CONSIGNE: Recopiez sans modification le passage de l'extrait sur les élections autrichiennes qui débute aux mots « Ce sont les » et se termine après « leur coalition forcée. ».
··· EXTRAIT DU DOCUMENT
Les sociaux-démocrates (SPÖ) et les conservateurs (ÖVP) étant très affaiblis par le bilan de leurs 18 mois de coalition, l’extrême droite devrait être le principal gagnant des élections autrichiennes. Alors que des coalitions inédites s’esquissent, une nouvelle ère de la politique autrichienne pourrait s’ouvrir le 28 septembre prochain.

Des « petits bonbons électoraux » pour faire oublier l’immobilisme

Ce sont les conservateursde Wilhelm Molterer qui ont pris l’initiative de mettre fin à la Große Koalition le 7 juillet dernier, convaincus qu’ils pourraient profiter des déchirements internes de la SPÖ pour l’emporter. Las, tous les sondages les placent aujourd’hui environ deux points derrière la SPÖ, à 26% contre 28%. Ce qui frappe, c’est la faiblesse des scores des deux « grands » partis, décrédibilisés par le bilan catastrophique de leur coalition forcée.
······
··· DONNÉES FOURNIES
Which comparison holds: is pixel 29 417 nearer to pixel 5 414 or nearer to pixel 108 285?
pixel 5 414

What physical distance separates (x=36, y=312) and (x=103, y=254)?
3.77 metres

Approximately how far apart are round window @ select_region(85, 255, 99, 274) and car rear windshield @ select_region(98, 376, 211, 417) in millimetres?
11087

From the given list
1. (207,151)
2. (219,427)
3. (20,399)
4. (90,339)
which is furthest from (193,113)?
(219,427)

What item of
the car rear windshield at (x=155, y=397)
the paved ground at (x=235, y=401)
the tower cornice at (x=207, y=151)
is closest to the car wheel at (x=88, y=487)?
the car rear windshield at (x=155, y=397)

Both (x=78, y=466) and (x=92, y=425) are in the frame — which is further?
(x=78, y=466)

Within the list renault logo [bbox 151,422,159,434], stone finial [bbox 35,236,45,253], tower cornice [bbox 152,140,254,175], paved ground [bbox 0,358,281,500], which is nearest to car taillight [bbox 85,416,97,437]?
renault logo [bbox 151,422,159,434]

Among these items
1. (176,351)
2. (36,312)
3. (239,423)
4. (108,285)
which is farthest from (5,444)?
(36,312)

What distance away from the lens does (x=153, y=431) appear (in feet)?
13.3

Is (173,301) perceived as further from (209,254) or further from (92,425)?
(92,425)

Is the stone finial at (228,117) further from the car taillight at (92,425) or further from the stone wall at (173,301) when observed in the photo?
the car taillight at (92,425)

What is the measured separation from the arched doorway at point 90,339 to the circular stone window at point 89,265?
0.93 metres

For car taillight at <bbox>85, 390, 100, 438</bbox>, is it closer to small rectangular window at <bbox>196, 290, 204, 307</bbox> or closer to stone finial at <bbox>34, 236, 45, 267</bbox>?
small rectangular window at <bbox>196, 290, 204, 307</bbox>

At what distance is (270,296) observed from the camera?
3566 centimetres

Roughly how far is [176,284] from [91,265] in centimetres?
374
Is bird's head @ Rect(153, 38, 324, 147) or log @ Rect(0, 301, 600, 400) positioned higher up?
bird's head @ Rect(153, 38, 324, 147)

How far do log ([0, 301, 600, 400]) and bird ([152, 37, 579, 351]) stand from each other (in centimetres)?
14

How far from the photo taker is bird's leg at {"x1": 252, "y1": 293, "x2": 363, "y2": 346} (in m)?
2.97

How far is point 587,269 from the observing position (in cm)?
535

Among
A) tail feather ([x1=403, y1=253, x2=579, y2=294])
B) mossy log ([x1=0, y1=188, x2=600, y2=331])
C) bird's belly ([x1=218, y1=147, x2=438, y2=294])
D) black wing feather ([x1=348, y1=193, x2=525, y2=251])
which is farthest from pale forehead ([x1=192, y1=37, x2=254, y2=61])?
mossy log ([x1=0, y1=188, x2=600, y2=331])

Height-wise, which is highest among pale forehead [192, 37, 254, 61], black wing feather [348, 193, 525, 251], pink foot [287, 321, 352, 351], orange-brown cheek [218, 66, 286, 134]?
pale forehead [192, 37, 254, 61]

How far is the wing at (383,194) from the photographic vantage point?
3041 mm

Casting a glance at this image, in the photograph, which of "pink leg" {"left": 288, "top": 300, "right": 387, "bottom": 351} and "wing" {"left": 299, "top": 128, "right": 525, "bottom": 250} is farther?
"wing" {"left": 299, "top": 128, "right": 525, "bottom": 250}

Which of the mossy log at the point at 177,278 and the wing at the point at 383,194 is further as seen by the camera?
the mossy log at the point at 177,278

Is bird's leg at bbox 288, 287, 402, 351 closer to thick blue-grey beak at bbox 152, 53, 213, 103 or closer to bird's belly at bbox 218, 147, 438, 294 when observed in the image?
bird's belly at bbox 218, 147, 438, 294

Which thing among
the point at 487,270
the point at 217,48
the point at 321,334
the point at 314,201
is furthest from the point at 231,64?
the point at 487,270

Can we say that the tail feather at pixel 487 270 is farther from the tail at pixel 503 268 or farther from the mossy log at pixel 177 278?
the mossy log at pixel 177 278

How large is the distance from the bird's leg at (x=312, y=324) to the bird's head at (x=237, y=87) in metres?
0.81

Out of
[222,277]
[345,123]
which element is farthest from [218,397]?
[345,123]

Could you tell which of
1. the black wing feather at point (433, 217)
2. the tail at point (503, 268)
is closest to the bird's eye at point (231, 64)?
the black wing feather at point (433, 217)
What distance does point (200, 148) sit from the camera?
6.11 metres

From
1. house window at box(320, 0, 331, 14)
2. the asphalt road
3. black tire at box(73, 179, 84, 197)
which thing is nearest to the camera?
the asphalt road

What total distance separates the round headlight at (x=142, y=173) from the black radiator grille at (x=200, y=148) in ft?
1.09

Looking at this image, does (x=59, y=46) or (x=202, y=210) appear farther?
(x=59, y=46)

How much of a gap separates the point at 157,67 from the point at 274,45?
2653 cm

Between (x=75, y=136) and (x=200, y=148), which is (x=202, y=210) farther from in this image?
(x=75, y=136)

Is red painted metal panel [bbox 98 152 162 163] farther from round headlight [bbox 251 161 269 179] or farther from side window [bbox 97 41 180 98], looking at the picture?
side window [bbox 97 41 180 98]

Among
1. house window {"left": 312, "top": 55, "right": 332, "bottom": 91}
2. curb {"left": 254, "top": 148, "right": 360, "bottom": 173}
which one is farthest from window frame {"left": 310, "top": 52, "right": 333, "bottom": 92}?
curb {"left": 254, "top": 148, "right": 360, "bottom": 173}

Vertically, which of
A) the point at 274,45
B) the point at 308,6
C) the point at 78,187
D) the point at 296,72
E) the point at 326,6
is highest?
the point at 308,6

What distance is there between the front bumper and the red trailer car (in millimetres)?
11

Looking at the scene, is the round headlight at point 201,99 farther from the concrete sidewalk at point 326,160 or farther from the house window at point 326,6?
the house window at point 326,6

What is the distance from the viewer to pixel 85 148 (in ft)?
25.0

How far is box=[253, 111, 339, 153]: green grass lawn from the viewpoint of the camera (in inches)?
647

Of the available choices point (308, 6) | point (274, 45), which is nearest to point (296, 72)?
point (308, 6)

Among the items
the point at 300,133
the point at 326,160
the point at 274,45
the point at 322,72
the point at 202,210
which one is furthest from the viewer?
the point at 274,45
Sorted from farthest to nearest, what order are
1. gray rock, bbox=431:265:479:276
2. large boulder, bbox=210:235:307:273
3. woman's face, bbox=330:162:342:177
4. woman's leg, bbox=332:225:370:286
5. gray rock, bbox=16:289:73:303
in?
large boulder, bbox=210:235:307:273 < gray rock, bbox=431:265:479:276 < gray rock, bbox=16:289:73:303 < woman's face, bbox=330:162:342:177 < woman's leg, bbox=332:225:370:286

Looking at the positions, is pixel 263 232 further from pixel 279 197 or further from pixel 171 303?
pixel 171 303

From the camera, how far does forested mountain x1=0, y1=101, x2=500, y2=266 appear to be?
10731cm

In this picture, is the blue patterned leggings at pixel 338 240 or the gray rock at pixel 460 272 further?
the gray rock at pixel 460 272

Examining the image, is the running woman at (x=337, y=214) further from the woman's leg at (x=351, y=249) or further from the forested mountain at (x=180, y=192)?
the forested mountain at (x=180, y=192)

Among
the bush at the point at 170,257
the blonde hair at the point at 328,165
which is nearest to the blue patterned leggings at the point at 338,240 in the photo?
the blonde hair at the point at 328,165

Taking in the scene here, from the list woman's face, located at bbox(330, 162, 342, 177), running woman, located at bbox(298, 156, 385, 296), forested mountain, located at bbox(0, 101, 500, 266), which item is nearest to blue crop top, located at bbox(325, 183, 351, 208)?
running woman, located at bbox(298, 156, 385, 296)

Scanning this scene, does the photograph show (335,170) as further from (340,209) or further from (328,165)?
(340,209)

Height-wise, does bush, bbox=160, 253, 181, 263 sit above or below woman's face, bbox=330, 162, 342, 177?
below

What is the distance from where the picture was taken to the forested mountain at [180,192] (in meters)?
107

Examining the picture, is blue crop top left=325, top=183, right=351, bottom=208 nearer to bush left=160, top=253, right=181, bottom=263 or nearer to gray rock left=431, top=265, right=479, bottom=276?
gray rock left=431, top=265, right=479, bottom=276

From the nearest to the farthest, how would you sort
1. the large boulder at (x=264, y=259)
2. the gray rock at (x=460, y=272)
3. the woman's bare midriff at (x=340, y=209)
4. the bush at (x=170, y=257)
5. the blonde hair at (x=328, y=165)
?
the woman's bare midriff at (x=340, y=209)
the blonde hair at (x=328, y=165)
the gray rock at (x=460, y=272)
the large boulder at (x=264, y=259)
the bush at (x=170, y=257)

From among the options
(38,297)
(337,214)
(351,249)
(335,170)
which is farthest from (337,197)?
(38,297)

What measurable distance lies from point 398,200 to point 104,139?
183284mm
······
CORRIGÉ DE L'EXERCICE:
Ce sont les conservateursde Wilhelm Molterer qui ont pris l’initiative de mettre fin à la Große Koalition le 7 juillet dernier, convaincus qu’ils pourraient profiter des déchirements internes de la SPÖ pour l’emporter. Las, tous les sondages les placent aujourd’hui environ deux points derrière la SPÖ, à 26% contre 28%. Ce qui frappe, c’est la faiblesse des scores des deux « grands » partis, décrédibilisés par le bilan catastrophique de leur coalition forcée.